■ Given instruction: Continue the article on the conjunctive prompt attack against multi-agent AI systems from the point where it stops.
**** Supplied passage
New attack splits malicious prompts across multiple AI agents, evading detection by tools like Llama-Guard.

Deep Dive

A team of researchers has identified a novel security vulnerability in multi-agent AI systems, dubbed the 'conjunctive prompt attack.' Unlike traditional attacks on single models, this method exploits the routing logic between multiple interacting agents, like those in complex workflows. The attack works by splitting a malicious instruction into two seemingly harmless components: a trigger phrase placed in a user's initial query and a hidden adversarial template inserted into a single compromised agent. Neither part appears malicious when inspected in isolation by standard safety tools.

When the system's routing logic directs the user query containing the trigger to the compromised agent, the two components combine to form a complete, harmful prompt that executes. The researchers demonstrated that routing-aware optimization of this attack significantly increases its success rate across common system architectures (star, chain, and DAG) while keeping false activations low. Critically, they found that existing defenses—including specialized models like PromptGuard and Llama-Guard variants, as well as system-level restrictions on tools—fail to stop it because no single component raises a red flag.
********
**** Dataset content
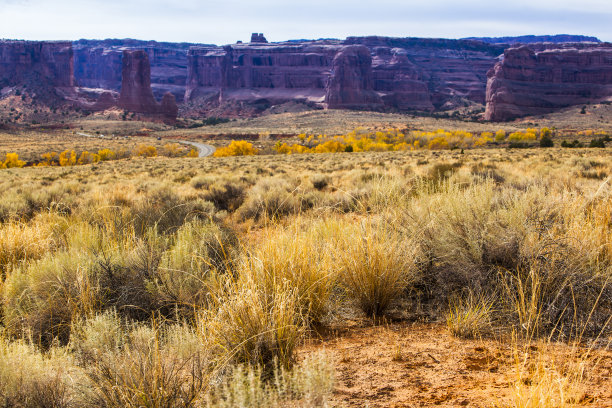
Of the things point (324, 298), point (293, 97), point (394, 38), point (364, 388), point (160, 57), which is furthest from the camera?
point (160, 57)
********
■ Answer:
This research, accepted at ACL 2026, exposes a fundamental structural weakness in agentic AI pipelines. It highlights that safety evaluations focused on single agents are insufficient for securing interconnected systems. The findings motivate the development of new defensive strategies that must reason holistically about cross-agent communication and the compositional nature of prompts as they flow through a network. The attack code has been made publicly available, underscoring the urgency for the AI development community to address this emerging threat vector.

Key Points
  • Attack splits harmful prompts into two benign parts that only activate when combined via system routing.
  • Bypasses leading defenses like PromptGuard and Llama-Guard because no single component appears malicious.
  • Demonstrated high success across star, chain, and DAG agent topologies with routing-aware optimization.

Why It Matters

Reveals a critical blind spot in securing complex AI agent workflows, forcing a rethink of safety for interconnected systems.